How Accurate is an 8Realms Rating?

In short, it depends.

The 8Realms system uses a sample of matches against players of varying skill levels to establish a player’s ranking, based on Elo ratings. While this system is widely used because of its ability to dynamically adjust based on player performance and relative skill levels, it is important to understand that an Elo rating is not considered ‘true’ or reliable until a player has participated in a significant number of games.

This post explores the mathematical foundations behind this threshold, illustrating why at least 25 games are necessary for an 8Realms rating to be deemed ‘true’.

The Importance of Sample Size

One of the critical factors affecting the reliability of Elo ratings is the number of games played. When a player has played only a few games, their rating is highly volatile and can swing dramatically with each result. This volatility occurs because the system has limited information about the player’s true skill level.
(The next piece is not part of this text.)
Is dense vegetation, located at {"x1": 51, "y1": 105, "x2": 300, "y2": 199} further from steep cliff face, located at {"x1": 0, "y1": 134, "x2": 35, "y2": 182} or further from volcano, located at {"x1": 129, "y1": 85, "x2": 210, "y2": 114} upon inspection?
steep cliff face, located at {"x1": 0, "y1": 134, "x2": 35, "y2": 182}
Mathematically, the volatility in rating adjustments can be illustrated using the concept of variance. The variance of a player’s rating after n games can be expressed as

Variance = (d² / n)

where d represents the average deviation from the expected outcome. With a small value of n in a player’s first few games, the variance is high which means that a rating is accurate to a much lower degree. Think of this as the difference between trying to measure something with a ruler, which has lots of markings and a higher n value, and trying to measure the same thing with your own foot, which you know is roughly a foot long and has a much lower n value. For measuring something like the length of a car, you will probably get roughly the right answer with your foot, but your level of confidence in that measurement would be lower.

The 25-Game Threshold

The threshold of 25 games is derived from empirical observations and statistical analysis within the chess community and other domains which already use Elo ratings. Here’s a simplified breakdown:

Initial Phase (0-10 games): During this phase, the player’s rating is highly unstable. A few good or bad results can cause significant shifts, leading to an unreliable estimate of their skill level.
Transitional Phase (10-25 games): The rating begins to stabilize as more data points (game results) are collected. Each additional game contributes to reducing the variance, making the rating progressively more reliable.
Stabilised Phase (25+ games): By the time a player has participated in about 25 games, their rating reaches a level of stability where individual game results cause smaller adjustments. The variance is significantly lower, indicating a more accurate representation of the player’s true skill level.

To understand how 8Realms accounts for this, consider two players, Alarielle and Belakor, each with an initial rating of 1500. Suppose Alarielle wins against Belakor in their first game. With a high K-factor (commonly 40 for new players), the rating change for Alarielle would be significant:

Expected score for Alarielle (E_A) = 0.5

Actual score for Alarielle (S_A) = 1

New rating for Alarielle (R’_A) = 1500 + 40(1 – 0.5) = 1520

New rating for Belakor (R’_B) = 1500 – 40(1 – 0.5) = 1480

After just one game, a swing of 20 points occurs. If Alarielle continues to play and accumulate results, the changes will gradually diminish in magnitude as more data points provide a clearer picture of their skill. By the 25th game, the rating change per game is much smaller, reflecting the stabilizing effect of a larger sample size.

Conclusion

8Realms Ratings are a powerful tool for assessing player skill, but below a 25-game threshold the variance is too high for the rating to be considered ‘true’. As players reach and surpass the 25-game mark, their ratings stabilise and provide a more reliable measure of their performance. This threshold is a crucial consideration for players, TOs and stats nerds who want to understand how 8Realms ratings reflect player skill in the UK AOS competitive scene.